Cinemas across the country had been ordered to shutter on November 24 for a period of three weeks, part of a multi-tiered lockdown on businesses in a nationwide effort to curb the spread of COVID-19. Those orders were originally set to expire on December 15, a day before the scheduled theatrical debut of Warner Bros.’ Wonder Woman 1984.
Movie theaters in France must now wait another three weeks for the next round of government reviews on the closure orders. If successful, French cinemas would not re-open until January 7 at the earliest. The government’s decision was announced with such short notice that distributors had already scheduled 47 releases through January 6 to welcome audiences back to theaters.
In response to the decision, France’s cinema trade group, the FNCF, called for its member cinemas to light up their marquees on December 15 between the hours of 5 and 6 PM, the time they had previously been set to re-open, in an act of symbolic protest.

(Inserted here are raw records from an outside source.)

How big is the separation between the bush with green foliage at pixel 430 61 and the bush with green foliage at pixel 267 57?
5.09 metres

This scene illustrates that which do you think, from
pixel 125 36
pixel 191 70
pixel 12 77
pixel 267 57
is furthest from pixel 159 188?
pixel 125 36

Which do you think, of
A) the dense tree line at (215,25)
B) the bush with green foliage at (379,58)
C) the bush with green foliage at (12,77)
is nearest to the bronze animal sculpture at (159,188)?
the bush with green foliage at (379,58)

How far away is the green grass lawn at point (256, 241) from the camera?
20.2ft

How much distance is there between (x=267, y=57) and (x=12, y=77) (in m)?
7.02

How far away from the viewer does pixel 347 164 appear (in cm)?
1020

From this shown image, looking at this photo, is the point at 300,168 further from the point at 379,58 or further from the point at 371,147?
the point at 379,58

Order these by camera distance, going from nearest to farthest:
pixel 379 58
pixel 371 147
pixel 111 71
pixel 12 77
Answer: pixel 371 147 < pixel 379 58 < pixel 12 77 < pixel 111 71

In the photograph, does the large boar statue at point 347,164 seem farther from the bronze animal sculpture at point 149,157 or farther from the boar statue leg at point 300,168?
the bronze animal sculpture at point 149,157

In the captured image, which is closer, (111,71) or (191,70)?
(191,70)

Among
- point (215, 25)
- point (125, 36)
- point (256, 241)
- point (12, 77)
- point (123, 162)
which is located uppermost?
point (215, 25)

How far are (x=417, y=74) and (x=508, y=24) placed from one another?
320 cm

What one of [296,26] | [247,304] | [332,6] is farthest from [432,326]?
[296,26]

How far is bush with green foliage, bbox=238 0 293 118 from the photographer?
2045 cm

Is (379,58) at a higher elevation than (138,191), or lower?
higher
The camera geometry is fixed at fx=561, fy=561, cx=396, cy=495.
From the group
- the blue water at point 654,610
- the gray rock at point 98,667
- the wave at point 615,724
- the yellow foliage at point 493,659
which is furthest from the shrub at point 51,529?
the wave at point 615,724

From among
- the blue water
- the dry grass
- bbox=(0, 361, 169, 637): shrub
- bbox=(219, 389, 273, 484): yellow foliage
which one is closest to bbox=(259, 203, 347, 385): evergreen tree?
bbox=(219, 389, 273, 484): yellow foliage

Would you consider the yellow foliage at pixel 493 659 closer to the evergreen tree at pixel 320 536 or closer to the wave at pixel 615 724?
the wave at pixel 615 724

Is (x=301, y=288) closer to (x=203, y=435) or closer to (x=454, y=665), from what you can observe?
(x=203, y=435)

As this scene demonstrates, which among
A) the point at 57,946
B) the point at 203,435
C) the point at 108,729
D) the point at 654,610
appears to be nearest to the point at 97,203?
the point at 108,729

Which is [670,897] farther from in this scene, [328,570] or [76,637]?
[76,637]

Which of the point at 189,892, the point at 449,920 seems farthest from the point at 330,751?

“We are outraged by this announcement,” reacted Marc-Olivier Sebbag, general delegate of the FNCF. “Transport and shops remain open, without new measures, while the places that present the least danger remain closed. The cultural sector is paying for the forecasting errors of a computer in the Ministry of Health. This is a huge injustice to every player in the cultural sector. It’s incomprehensible. We will discuss with all the parties involved in the cultural sector to mobilize and change this appalling decision.”
Box office figures in France are down nearly 70% year-over-year through October, a figure that will only be exacerbated by year-end. Cinemas in France were open for a little over seven months in 2020, operating in pre-pandemic conditions for the first 3 and a half months of the year. The country registered a record 213.3 million admissions in 2019. It expects to finish 2020 with 64.9 million admissions, a year-over-year drop of nearly 70 percent according to figures from the CNC, the government agency representing the country’s cinema sector.